What to work on ▸ The listing below holds pictures; exclude them. Return exactly the lines from the one with "Earthbound Tunic Sweater" through the one with "Springfield Cárdigan milano".

Material for this task ▸
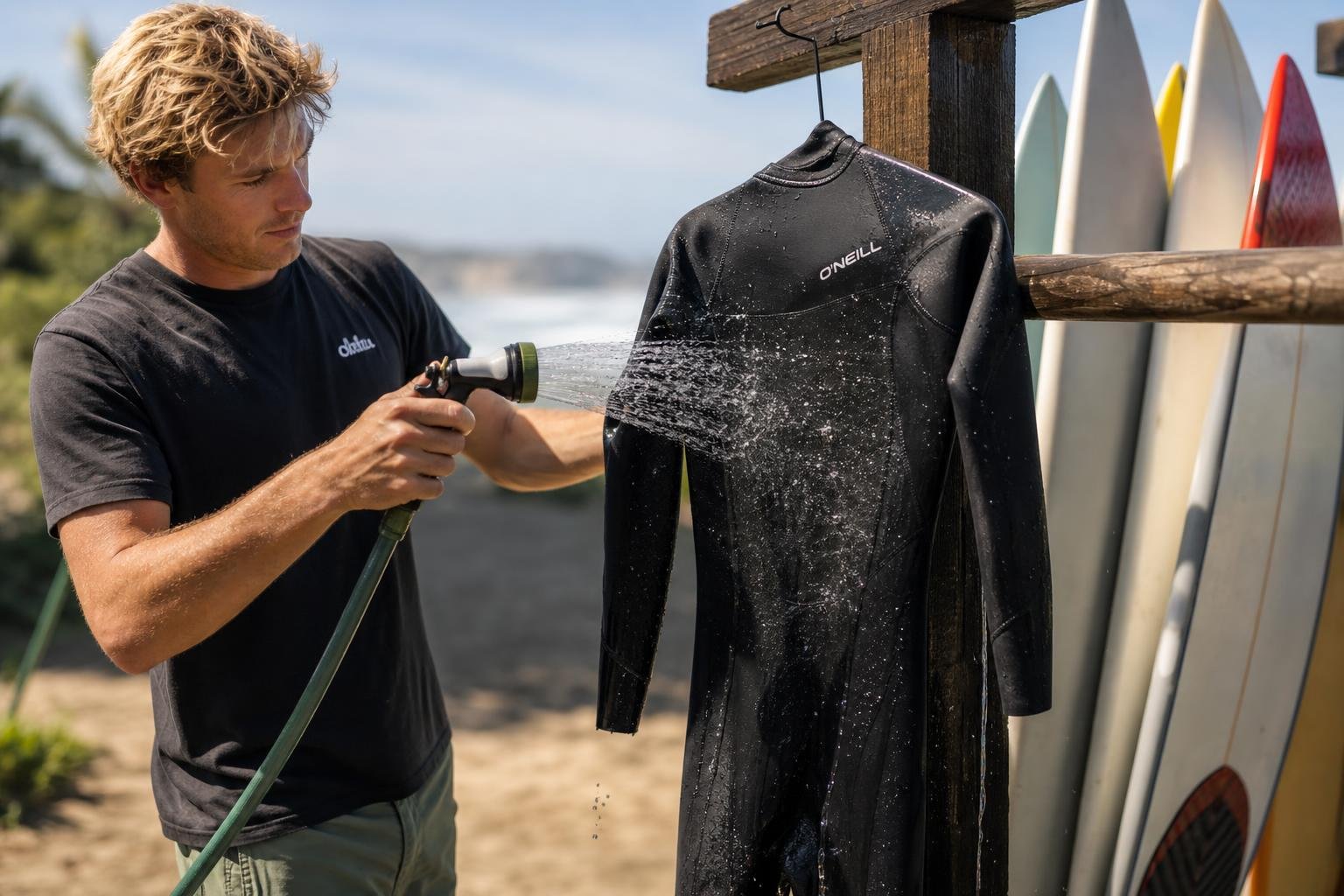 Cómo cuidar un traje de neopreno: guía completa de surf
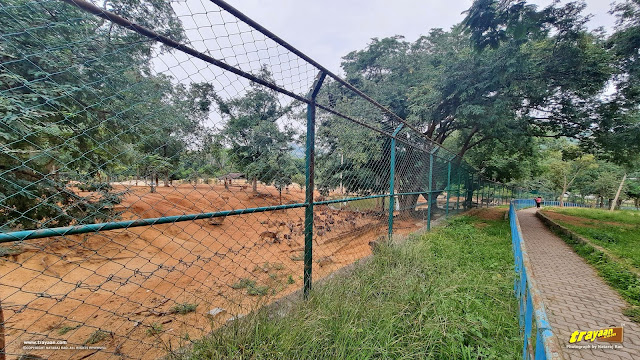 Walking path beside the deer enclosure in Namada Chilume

...

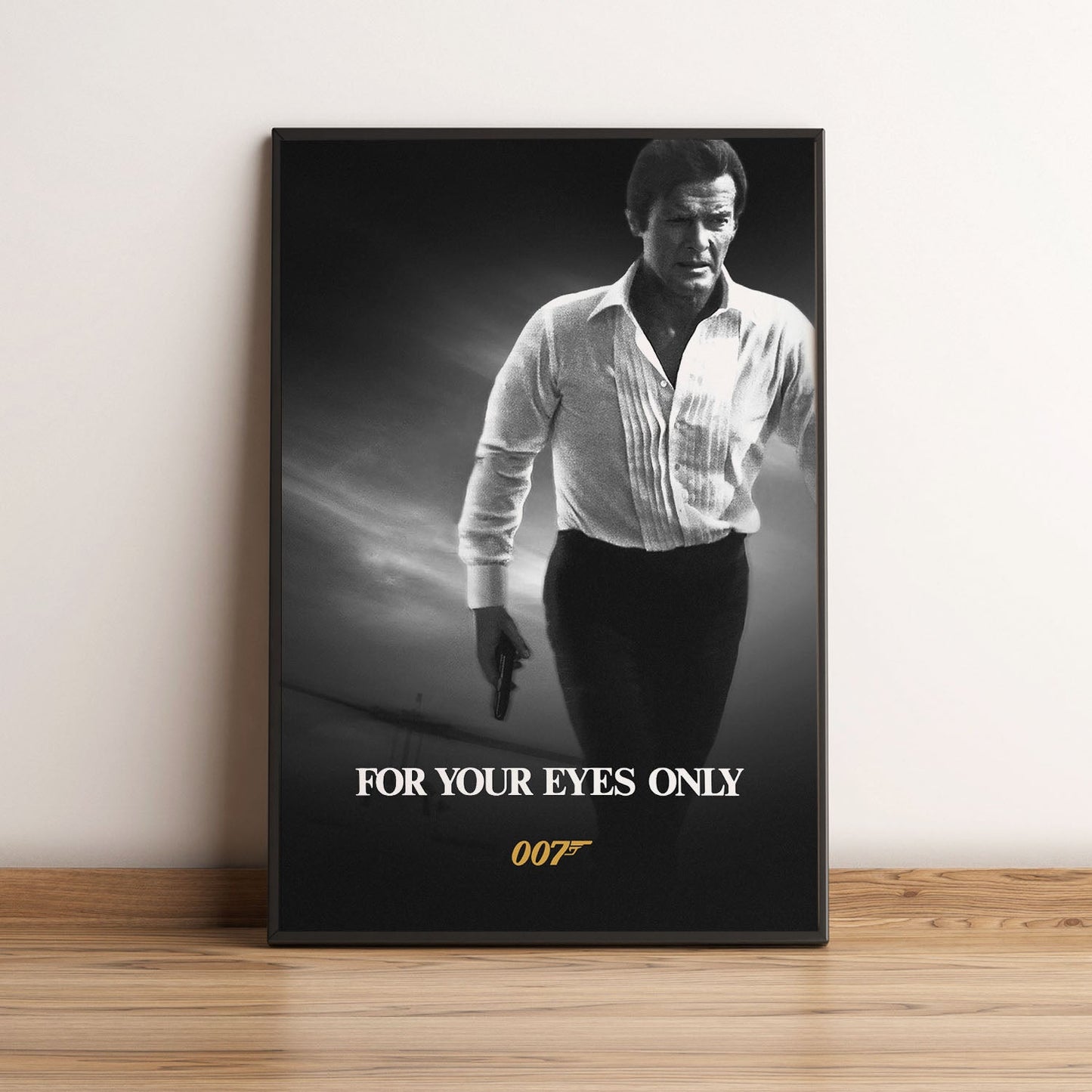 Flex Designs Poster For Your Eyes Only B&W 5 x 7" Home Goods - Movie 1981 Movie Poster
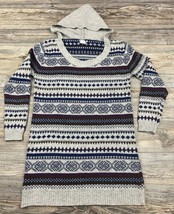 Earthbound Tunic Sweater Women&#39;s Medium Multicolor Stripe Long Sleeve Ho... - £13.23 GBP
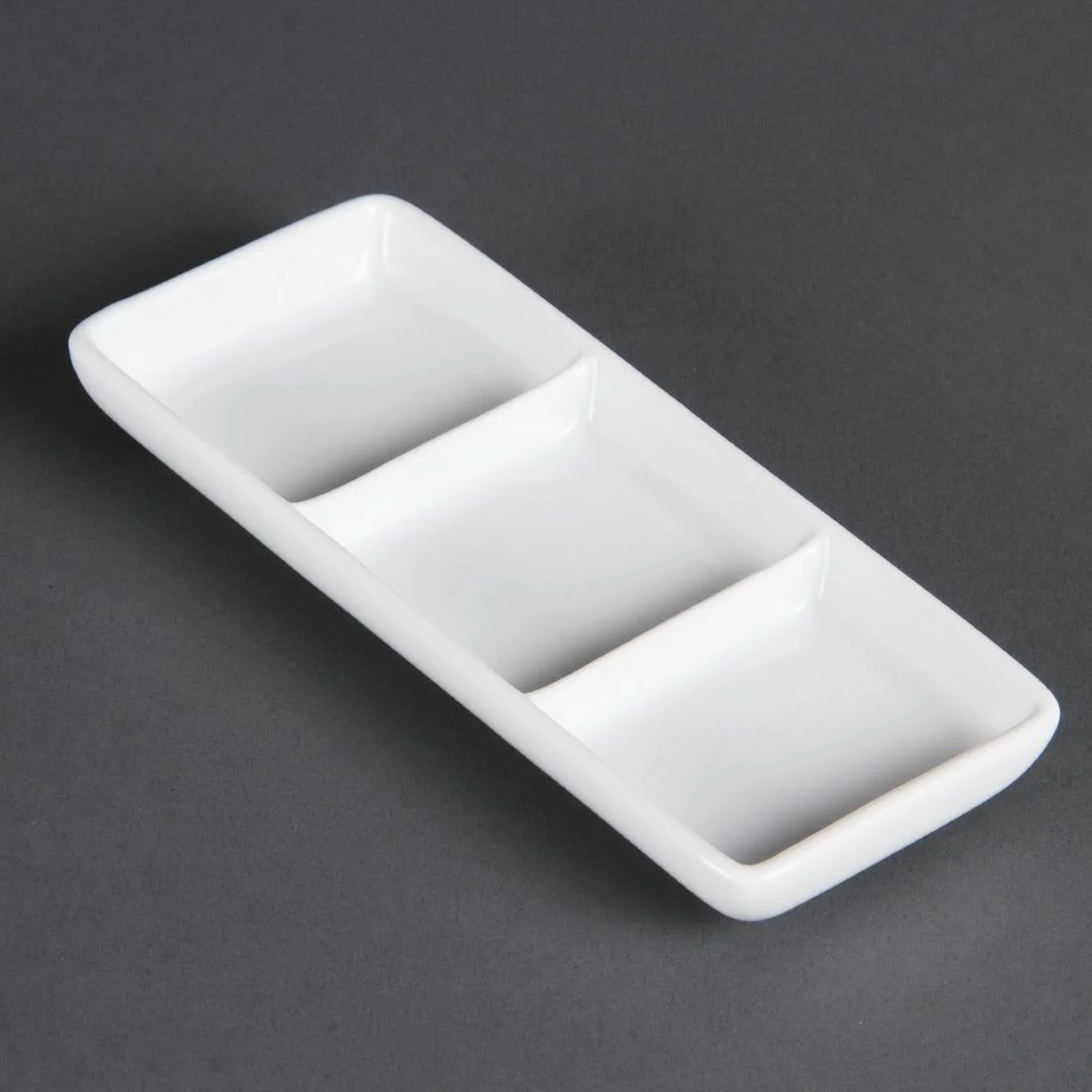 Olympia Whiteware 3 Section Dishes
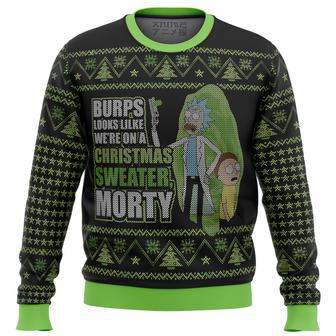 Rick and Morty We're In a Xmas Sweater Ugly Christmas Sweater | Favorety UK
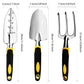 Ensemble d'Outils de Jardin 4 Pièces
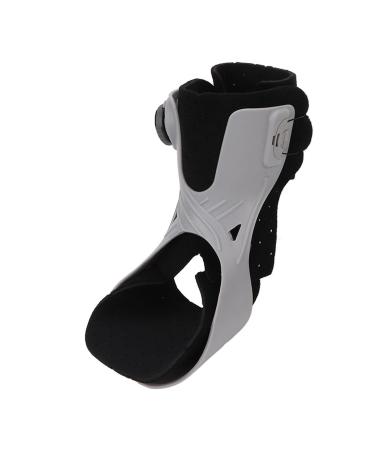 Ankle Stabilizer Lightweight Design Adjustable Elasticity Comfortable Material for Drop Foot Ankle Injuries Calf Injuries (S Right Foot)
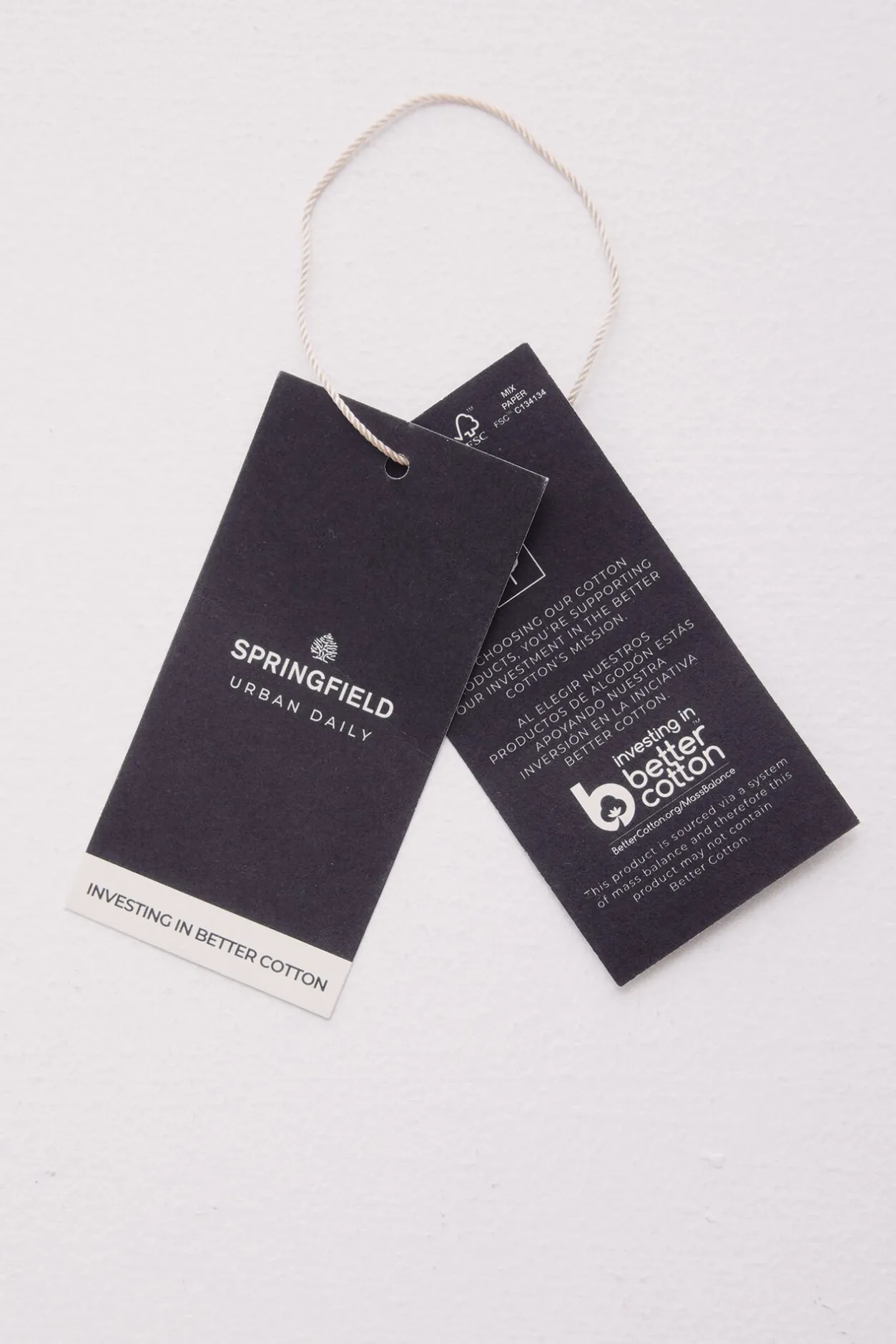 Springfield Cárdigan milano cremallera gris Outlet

---

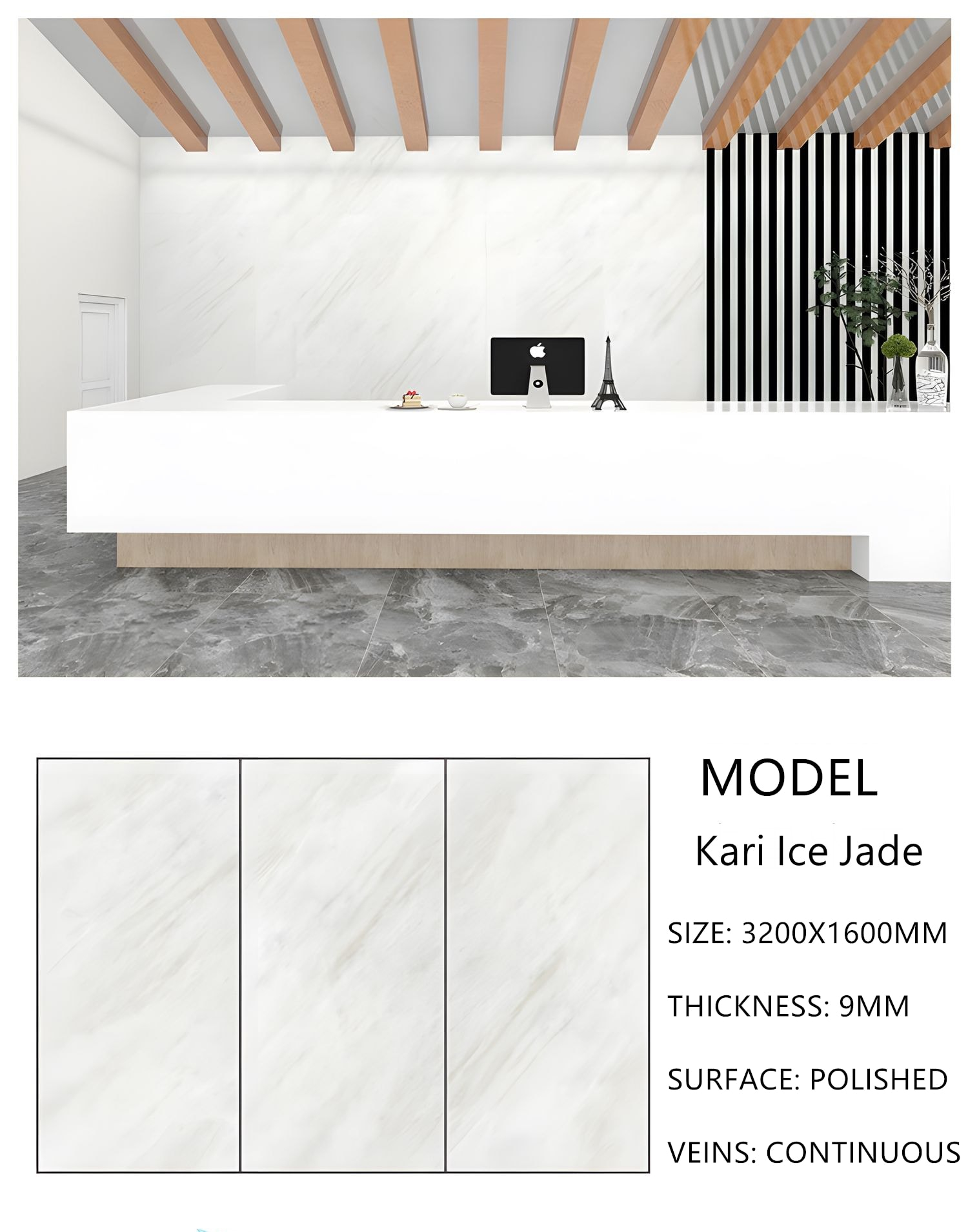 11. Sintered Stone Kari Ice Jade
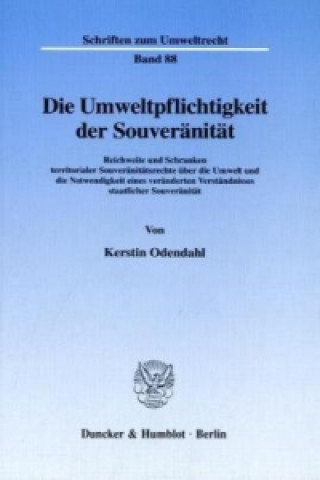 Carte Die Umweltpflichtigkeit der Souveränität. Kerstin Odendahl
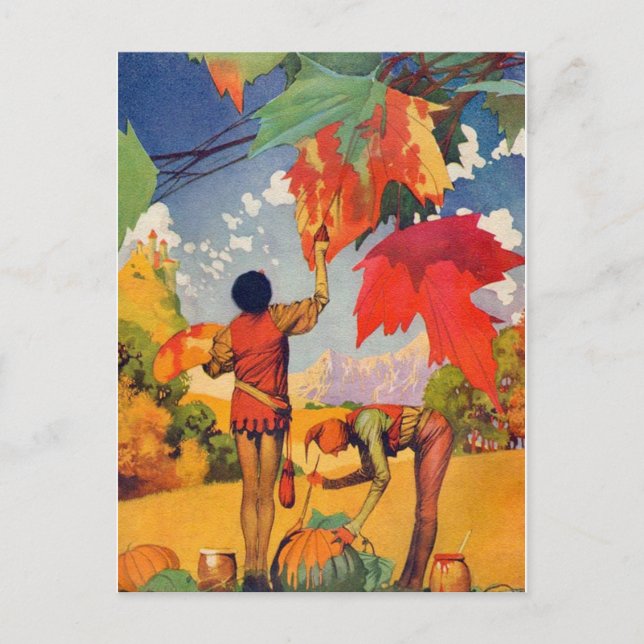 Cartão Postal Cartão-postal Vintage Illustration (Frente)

Result of this task ▸
 Earthbound Tunic Sweater Women&#39;s Medium Multicolor Stripe Long Sleeve Ho... - £13.23 GBP
 Olympia Whiteware 3 Section Dishes
 Rick and Morty We're In a Xmas Sweater Ugly Christmas Sweater | Favorety UK
 Ensemble d'Outils de Jardin 4 Pièces
 Ankle Stabilizer Lightweight Design Adjustable Elasticity Comfortable Material for Drop Foot Ankle Injuries Calf Injuries (S Right Foot)
 Springfield Cárdigan milano cremallera gris Outlet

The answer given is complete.